[ovirt-devel] Default virt lock manager and Sanlock for Hosted Engine HA

Daniel P. Berrange berrange at redhat.com
Mon Mar 23 22:37:05 UTC 2015


On Mon, Mar 23, 2015 at 12:00:12PM +0100, Sandro Bonazzola wrote:
> Hi,
> while working on a patch for hosted engine[1] it has been raised an objection about limiting the use of sanlock as lock manager to the Hosted Engine
> VM only.
> 
> "the ha should dynamically set libvirt if possible, or we need to also revert this part if disabled.
> also, if ever vdsm will require to configure this file we will have a race which is not healthy.
> it seems that you can define domain and per domain setting and assign your vm to that domain instead of effecting entire host."
> 
> But looking at Fedora Virt Lock Manager feature[2] looks like we should configure libvirt for using sanlock by default and not only for Hosted Engine HA.
> 
> If we decide that we should keep the default lockd manager instead of the sanlock one I wpuld like to ask virt team which is the best way for setting
> sanlock only for the hosted engine VM.
> I've seen I can change the libvirt xml using a vdsm hook and pass command line options to qemu[3] but I can't see an option to pass to qemu-kvm for that.
> 
> There was also an ongoing discussion about locking per disk / per vm on the storage team part, so maybe this is not the best way to get this done
> after all.
> 
> What do you think / suggest?

Libvirt has a pluggable lock manager engine, of which there are two impls,
one using virtlockd and one using sanlock. Libvirt does not currently
enable any lock manager plugin by default, but our intention is that a
future release will in fact enable virtlockd by default.

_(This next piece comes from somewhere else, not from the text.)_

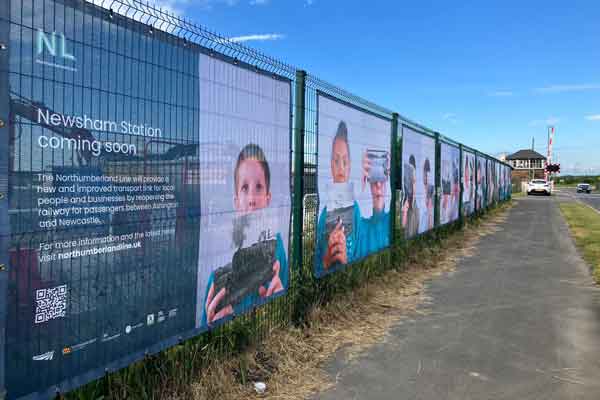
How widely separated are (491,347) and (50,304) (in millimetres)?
4505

The reason for this is that virtlockd to be a more broadly usable and
flexible solution, in particular we can make it essentially zero config
for admin. While libvirt did attempt to provide a zero config mode for
the sanlock plugin, by creating lease files on shared filesystems, the
sanlock maintainers explicitly recommend against this usage scenario.
It also has significant I/O performance and storage implications, and
so is not really satisfactory for deployment without knowledgable
admins or an mgmt app such as VDSM to actively manage it usage.

As such our recommendation is that sanlock should be enabled only when
explicitly required on the host by the mgmtm application being deployed.
ie only when oVirt/VSM is enabled on the host.